Translation:The expensive shoes fit me well.

October 13, 2017

5 Comments


https://www.duolingo.com/profile/LiKenun

하지만 돈이 전혀 없어. :(


https://www.duolingo.com/profile/spawn6000

Doesn't 맞아 mean "right" or "correct"? Does it also somehow carry the meaning "fit"? I'm quite confused...
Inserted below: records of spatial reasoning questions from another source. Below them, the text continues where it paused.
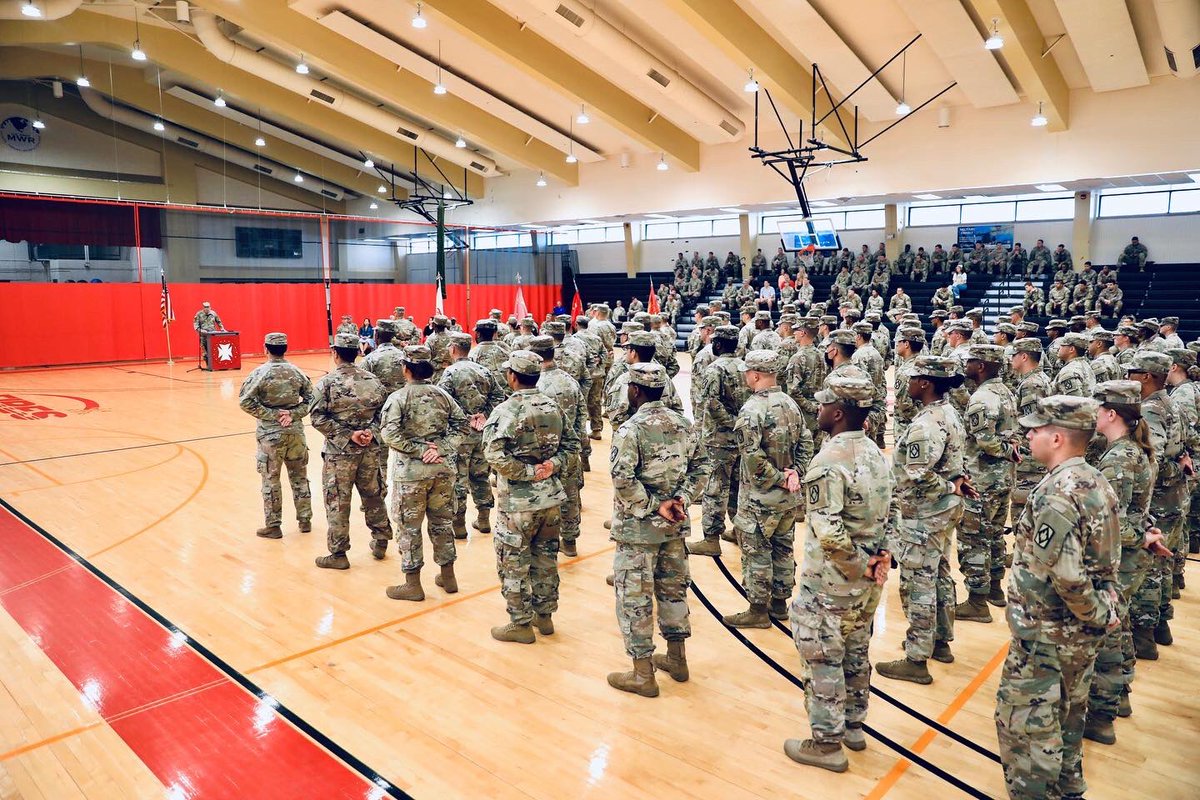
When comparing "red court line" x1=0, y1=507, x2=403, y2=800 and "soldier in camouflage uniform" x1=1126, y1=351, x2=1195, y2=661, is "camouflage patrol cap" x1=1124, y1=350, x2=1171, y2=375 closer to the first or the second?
"soldier in camouflage uniform" x1=1126, y1=351, x2=1195, y2=661

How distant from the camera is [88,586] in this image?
614cm

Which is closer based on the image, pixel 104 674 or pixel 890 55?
pixel 104 674

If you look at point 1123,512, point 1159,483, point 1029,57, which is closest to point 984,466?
point 1159,483

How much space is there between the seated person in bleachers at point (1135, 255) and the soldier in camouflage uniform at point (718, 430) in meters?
18.8

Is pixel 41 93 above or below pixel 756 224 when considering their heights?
above

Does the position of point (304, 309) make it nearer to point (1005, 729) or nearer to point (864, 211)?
point (864, 211)

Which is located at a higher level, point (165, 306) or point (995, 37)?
point (995, 37)

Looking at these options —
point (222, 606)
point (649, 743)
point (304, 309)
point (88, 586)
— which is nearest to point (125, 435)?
point (88, 586)

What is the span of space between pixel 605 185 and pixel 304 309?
35.7 feet

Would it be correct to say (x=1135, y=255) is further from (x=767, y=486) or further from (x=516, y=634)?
(x=516, y=634)

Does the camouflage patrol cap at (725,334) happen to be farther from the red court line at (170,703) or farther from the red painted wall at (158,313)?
the red painted wall at (158,313)

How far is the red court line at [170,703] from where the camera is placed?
3752 millimetres

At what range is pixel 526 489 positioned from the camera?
489 centimetres

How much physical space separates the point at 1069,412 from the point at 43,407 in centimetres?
1677
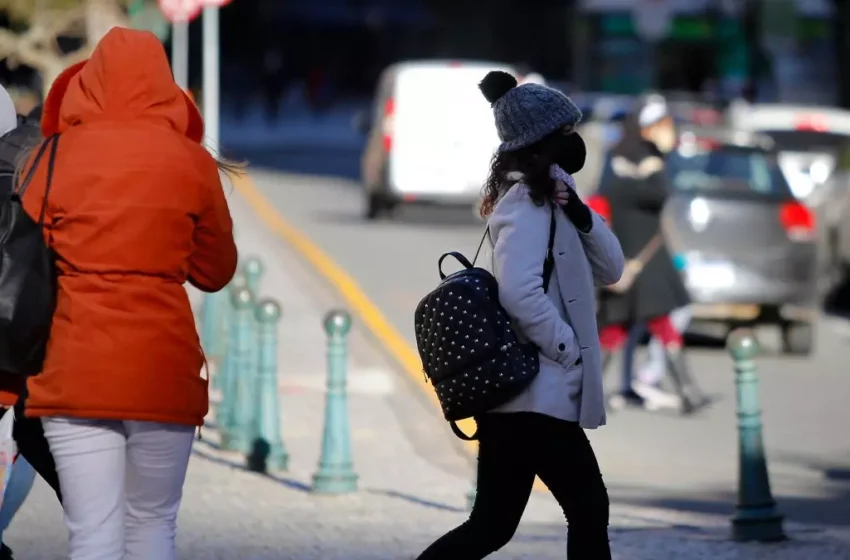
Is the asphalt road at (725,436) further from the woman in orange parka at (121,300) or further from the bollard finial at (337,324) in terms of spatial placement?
the woman in orange parka at (121,300)

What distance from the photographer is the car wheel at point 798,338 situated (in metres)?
14.5

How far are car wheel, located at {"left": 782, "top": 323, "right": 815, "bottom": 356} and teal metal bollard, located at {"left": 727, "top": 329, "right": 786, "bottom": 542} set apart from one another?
6.81 m

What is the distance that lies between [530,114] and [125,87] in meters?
1.06

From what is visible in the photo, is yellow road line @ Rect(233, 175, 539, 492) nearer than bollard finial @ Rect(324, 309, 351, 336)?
No

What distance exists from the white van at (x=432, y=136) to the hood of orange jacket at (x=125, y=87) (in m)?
20.4

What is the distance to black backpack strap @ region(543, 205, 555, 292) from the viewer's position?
529 cm

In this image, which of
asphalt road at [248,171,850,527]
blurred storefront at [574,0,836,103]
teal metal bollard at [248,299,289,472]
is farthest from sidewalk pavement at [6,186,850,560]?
blurred storefront at [574,0,836,103]

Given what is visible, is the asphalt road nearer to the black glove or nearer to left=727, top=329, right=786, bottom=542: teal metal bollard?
left=727, top=329, right=786, bottom=542: teal metal bollard

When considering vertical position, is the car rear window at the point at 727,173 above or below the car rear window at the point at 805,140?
above

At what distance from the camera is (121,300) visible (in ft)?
15.9

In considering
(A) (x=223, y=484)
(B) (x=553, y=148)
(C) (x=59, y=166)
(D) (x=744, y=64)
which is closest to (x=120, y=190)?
(C) (x=59, y=166)

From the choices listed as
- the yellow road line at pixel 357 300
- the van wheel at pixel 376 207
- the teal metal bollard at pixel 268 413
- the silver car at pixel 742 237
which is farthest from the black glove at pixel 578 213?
the van wheel at pixel 376 207

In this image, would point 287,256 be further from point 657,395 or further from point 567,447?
point 567,447

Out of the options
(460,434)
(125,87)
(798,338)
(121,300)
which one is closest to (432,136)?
(798,338)
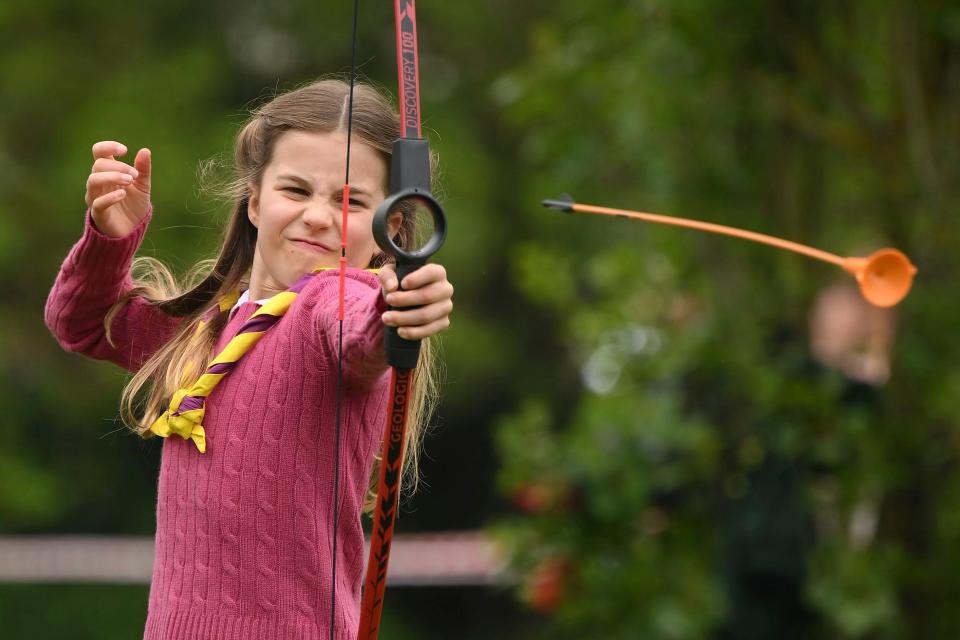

https://www.duolingo.com/profile/ChengXiaoBiased

its like saying there are two meanings of the word "sweet" one meaning means as in tasty 사탕 e.g. 'this candy is sweet' the other meaning is loving 달콤 e.g. 'you are a sweet guy'

for this 맞아

맞아 (right) e.g. 그것은 맞아요 (thats right)

맞아 (fit) e.g. 이 셔츠는 맞아요 this shirt fits

Hope that explains it all...


https://www.duolingo.com/profile/GiovanniSantucci

Many languages (especially archaic languages or aspects of languages) rely on the same words to mean right/true, just, and fitting, so this doesn't surprise me. Even English has relics of this. For example, the word "right" in English means both correct factually, and morally proper; yet the most symmetric (fitting) angle (a 90 degree angle) is called "right" (a "right angle"). Additionally, "justified text" is text that is made to fit the width of the page. And the word "judge" (and "judgement") relate to truth of falsehood as well as moral goodness, just like the word "right."

Since similar relations between these concepts can be found in seemingly unrelated languages, it does not surprise me that 맞다, usually translated "to be right," could also mean "to be fitting" or to "fit."


https://www.duolingo.com/profile/seoul_train

wouldn't expensive shoes likely be 구두은?